Aim:
Starting at the line containing "What distance from the camera" and ending at the last of the entries, arrange those entries as a two-column CSV headed text and answer, one row per entry. Put each value in a single quoted field, with any line breaks turned into spaces.

Data for processing:

----------

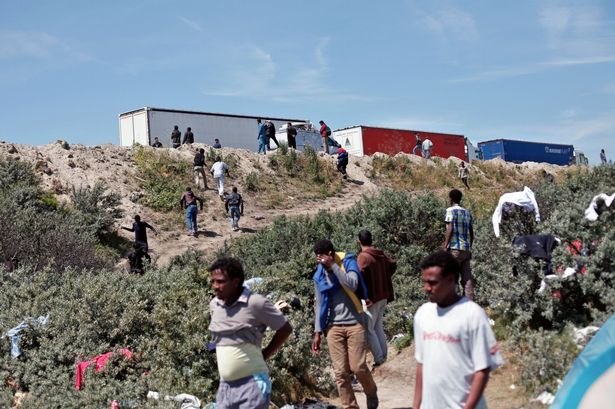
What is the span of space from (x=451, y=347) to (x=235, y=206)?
2128 cm

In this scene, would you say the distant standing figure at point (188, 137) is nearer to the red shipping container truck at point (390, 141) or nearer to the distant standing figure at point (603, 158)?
the red shipping container truck at point (390, 141)

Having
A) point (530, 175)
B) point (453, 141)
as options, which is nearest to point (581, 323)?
point (530, 175)

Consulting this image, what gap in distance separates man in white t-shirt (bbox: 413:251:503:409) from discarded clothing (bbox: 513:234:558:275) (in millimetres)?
5244

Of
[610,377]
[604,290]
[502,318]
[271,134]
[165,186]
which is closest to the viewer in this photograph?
[610,377]

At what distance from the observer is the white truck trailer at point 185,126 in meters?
34.4

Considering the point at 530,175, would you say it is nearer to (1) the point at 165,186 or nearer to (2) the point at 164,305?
(1) the point at 165,186

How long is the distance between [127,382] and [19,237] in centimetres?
1007

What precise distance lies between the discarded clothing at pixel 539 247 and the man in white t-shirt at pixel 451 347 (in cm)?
524

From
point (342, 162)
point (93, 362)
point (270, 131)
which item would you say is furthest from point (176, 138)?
point (93, 362)

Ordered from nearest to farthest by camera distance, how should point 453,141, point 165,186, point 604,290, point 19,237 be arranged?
point 604,290
point 19,237
point 165,186
point 453,141

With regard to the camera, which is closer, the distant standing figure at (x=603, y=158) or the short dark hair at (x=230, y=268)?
the short dark hair at (x=230, y=268)

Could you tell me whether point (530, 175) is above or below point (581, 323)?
above

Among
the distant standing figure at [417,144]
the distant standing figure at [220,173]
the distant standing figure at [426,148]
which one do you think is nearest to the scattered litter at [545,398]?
the distant standing figure at [220,173]

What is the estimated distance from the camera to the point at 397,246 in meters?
14.7
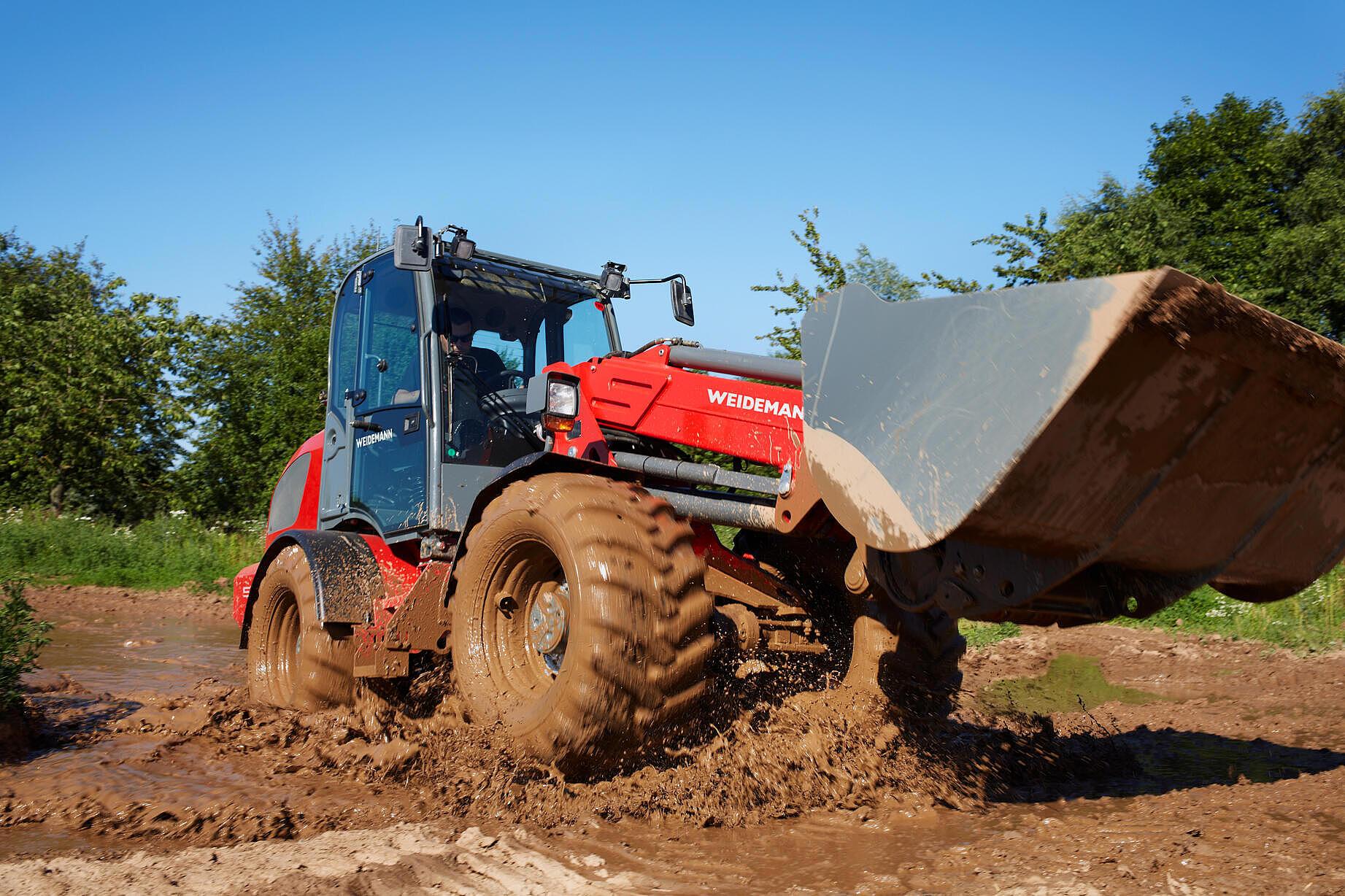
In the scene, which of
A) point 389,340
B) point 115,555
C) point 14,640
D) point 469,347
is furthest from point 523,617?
point 115,555

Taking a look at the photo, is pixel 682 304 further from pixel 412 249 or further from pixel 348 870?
pixel 348 870

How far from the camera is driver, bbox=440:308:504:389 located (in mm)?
5559

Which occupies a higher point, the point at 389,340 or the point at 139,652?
the point at 389,340

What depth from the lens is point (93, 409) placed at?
21.5 meters

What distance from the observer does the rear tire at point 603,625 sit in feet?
12.2

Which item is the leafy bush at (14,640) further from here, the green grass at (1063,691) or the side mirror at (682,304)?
the green grass at (1063,691)

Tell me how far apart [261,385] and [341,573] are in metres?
17.8

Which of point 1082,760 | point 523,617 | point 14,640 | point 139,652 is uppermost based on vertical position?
point 523,617

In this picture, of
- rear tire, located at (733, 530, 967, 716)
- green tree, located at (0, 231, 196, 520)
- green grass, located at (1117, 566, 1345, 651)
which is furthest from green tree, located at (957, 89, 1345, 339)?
green tree, located at (0, 231, 196, 520)

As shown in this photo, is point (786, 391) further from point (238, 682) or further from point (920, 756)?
point (238, 682)

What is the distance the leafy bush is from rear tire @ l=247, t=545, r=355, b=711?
3.81 ft

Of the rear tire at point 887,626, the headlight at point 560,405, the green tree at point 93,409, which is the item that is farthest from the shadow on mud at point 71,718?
the green tree at point 93,409

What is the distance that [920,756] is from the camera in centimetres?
438

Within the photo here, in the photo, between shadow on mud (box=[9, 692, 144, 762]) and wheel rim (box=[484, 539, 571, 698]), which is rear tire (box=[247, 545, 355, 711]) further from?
wheel rim (box=[484, 539, 571, 698])
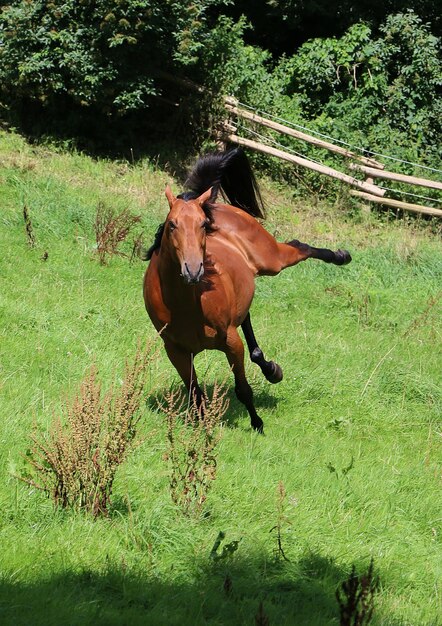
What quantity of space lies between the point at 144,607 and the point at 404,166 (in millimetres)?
17270

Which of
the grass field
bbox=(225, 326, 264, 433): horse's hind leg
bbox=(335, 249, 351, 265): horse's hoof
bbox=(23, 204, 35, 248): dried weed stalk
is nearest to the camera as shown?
the grass field

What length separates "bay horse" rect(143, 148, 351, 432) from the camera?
22.1 ft

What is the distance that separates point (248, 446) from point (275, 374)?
177cm

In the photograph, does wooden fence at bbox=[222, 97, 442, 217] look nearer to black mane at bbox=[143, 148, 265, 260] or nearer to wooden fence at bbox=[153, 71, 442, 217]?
wooden fence at bbox=[153, 71, 442, 217]

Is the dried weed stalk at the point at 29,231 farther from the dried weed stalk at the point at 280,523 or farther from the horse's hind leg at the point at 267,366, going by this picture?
the dried weed stalk at the point at 280,523

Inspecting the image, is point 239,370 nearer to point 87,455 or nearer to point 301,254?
point 301,254

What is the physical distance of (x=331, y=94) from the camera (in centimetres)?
2241

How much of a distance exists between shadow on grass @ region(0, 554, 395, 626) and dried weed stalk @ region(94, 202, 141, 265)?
304 inches

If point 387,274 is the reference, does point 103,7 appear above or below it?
above

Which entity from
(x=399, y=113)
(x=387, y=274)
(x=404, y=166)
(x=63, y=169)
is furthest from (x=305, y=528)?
(x=399, y=113)

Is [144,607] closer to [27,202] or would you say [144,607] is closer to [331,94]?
[27,202]

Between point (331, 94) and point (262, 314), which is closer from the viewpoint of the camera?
point (262, 314)

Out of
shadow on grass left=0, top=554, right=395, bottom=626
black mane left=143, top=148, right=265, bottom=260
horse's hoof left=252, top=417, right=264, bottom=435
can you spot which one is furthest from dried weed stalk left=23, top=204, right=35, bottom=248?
shadow on grass left=0, top=554, right=395, bottom=626

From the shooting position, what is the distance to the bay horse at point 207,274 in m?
6.75
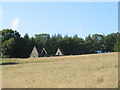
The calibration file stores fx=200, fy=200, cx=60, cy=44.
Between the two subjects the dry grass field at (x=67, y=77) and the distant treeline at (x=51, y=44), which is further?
the distant treeline at (x=51, y=44)

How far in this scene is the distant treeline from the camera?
98.5m

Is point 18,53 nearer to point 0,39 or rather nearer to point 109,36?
point 0,39

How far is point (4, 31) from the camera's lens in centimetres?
11050

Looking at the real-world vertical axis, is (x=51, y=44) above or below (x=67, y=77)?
above

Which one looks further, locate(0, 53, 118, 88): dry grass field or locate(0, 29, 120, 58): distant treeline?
locate(0, 29, 120, 58): distant treeline

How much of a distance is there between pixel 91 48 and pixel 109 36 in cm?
2208

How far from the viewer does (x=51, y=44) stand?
12912 centimetres

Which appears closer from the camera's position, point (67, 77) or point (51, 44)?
point (67, 77)

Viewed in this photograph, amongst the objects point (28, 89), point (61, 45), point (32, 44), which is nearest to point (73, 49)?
point (61, 45)

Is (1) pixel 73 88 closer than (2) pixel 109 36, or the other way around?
(1) pixel 73 88

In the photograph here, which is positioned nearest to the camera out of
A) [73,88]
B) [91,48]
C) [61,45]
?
[73,88]

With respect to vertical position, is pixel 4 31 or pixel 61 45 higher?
pixel 4 31

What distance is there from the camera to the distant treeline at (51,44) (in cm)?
9854

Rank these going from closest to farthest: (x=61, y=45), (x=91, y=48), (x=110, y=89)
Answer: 1. (x=110, y=89)
2. (x=61, y=45)
3. (x=91, y=48)
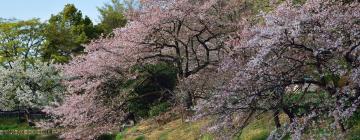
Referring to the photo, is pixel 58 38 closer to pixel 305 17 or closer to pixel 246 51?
pixel 246 51

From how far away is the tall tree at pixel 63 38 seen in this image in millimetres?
41688

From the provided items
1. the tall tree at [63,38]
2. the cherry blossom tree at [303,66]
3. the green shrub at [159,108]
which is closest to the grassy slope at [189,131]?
the green shrub at [159,108]

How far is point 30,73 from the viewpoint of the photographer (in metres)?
34.8

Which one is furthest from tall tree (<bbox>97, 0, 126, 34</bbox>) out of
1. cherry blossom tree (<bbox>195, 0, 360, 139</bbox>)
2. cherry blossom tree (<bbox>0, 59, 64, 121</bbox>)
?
cherry blossom tree (<bbox>195, 0, 360, 139</bbox>)

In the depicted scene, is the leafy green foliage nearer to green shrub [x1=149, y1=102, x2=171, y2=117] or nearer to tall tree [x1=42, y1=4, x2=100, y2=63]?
green shrub [x1=149, y1=102, x2=171, y2=117]

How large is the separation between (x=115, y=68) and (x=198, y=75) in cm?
356

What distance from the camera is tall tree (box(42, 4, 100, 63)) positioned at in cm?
4169

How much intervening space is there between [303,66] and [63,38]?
3544 cm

----------

Answer:
text,answer
"What distance from the camera is tall tree (box(42, 4, 100, 63)) positioned at in cm?","4169"
"How much intervening space is there between [303,66] and [63,38]?","3544 cm"